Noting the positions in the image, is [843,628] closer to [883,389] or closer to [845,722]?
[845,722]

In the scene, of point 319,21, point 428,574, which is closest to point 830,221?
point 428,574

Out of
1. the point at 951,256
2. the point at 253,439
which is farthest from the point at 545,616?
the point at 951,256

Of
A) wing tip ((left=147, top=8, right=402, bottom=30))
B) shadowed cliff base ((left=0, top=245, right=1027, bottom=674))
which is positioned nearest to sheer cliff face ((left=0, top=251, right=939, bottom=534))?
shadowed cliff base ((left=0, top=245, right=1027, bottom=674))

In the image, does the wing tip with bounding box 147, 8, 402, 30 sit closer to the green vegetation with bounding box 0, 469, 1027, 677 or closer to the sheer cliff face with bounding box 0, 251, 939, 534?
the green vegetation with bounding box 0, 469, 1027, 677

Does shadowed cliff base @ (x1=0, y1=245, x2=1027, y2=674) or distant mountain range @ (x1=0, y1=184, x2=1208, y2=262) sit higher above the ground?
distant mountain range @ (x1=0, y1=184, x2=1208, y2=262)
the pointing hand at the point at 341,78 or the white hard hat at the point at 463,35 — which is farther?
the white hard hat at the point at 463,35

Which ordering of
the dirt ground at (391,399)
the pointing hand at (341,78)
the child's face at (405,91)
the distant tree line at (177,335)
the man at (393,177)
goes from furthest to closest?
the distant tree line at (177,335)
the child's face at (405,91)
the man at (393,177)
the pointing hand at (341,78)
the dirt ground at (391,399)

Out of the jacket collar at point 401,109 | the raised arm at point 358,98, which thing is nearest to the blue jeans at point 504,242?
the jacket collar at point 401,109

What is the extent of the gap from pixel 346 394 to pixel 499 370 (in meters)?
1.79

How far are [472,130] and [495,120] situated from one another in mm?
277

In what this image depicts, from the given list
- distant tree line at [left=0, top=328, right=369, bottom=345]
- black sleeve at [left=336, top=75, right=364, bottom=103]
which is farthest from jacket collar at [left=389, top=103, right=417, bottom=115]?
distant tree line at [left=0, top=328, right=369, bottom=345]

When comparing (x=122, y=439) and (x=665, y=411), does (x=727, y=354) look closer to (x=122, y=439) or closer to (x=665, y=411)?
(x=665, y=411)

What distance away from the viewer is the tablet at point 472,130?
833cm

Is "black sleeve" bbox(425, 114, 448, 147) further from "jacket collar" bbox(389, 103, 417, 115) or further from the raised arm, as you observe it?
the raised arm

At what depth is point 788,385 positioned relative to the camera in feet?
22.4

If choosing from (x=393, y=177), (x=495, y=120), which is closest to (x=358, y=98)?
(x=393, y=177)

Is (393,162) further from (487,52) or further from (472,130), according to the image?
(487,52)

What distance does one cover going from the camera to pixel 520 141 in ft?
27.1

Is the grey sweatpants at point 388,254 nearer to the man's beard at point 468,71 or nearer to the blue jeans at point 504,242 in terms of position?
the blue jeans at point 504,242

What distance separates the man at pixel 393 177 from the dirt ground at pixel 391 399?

::::::

Problem to work on >> Reproduce the data above line for line, without changing anything.

Expected output >>
Noting the positions in the image, is [843,628] closer to [883,389] or closer to [845,722]?
[845,722]

In the scene, of point 319,21, point 428,574, which is closest to point 830,221?
point 428,574

Out of
1. the point at 951,256
2. the point at 253,439
which is farthest from the point at 545,616?
the point at 951,256

Of
A) wing tip ((left=147, top=8, right=402, bottom=30))
B) shadowed cliff base ((left=0, top=245, right=1027, bottom=674))
which is positioned nearest to sheer cliff face ((left=0, top=251, right=939, bottom=534))?
shadowed cliff base ((left=0, top=245, right=1027, bottom=674))

In the image, does the wing tip with bounding box 147, 8, 402, 30 sit closer to the green vegetation with bounding box 0, 469, 1027, 677 or closer to the sheer cliff face with bounding box 0, 251, 939, 534?
the green vegetation with bounding box 0, 469, 1027, 677

Does shadowed cliff base @ (x1=0, y1=245, x2=1027, y2=674) or distant mountain range @ (x1=0, y1=184, x2=1208, y2=262) sit higher above the ground?
distant mountain range @ (x1=0, y1=184, x2=1208, y2=262)
the pointing hand at the point at 341,78 or the white hard hat at the point at 463,35 — which is farther?
the white hard hat at the point at 463,35

Which ordering of
the dirt ground at (391,399)
the pointing hand at (341,78)
the child's face at (405,91)
the distant tree line at (177,335)
the man at (393,177)
goes from furthest to closest?
the distant tree line at (177,335)
the child's face at (405,91)
the man at (393,177)
the pointing hand at (341,78)
the dirt ground at (391,399)

Out of the jacket collar at point 401,109 | the raised arm at point 358,98, which thing is nearest to the blue jeans at point 504,242?
the jacket collar at point 401,109

What is the extent of the gap from pixel 346 394 to pixel 499 370 (in meters)?
1.79

How far are [472,130] and [495,120] situated from one another in mm?
277

In what this image depicts, from the given list
- distant tree line at [left=0, top=328, right=369, bottom=345]
- black sleeve at [left=336, top=75, right=364, bottom=103]
which is farthest from jacket collar at [left=389, top=103, right=417, bottom=115]?
distant tree line at [left=0, top=328, right=369, bottom=345]

When comparing (x=122, y=439) and (x=665, y=411), does (x=727, y=354) look closer to (x=122, y=439) or closer to (x=665, y=411)?
(x=665, y=411)

What distance away from the viewer is the tablet at point 472,130?
833cm

Is "black sleeve" bbox(425, 114, 448, 147) further from "jacket collar" bbox(389, 103, 417, 115) or further from the raised arm, as you observe it?
the raised arm

At what depth is point 788,385 positioned relative to the camera in feet?
22.4

If choosing from (x=393, y=177), (x=495, y=120), which is closest to (x=358, y=98)?
(x=393, y=177)

Is (393,162) further from (487,52) or further from (472,130), according to the image?
(487,52)

What distance does one cover going from the camera to pixel 520 141 in ft?
27.1

Is the grey sweatpants at point 388,254 nearer to the man's beard at point 468,71 or nearer to the blue jeans at point 504,242 in terms of position?
the blue jeans at point 504,242

What distance separates the man at pixel 393 177 from the dirt ground at pixel 391 399?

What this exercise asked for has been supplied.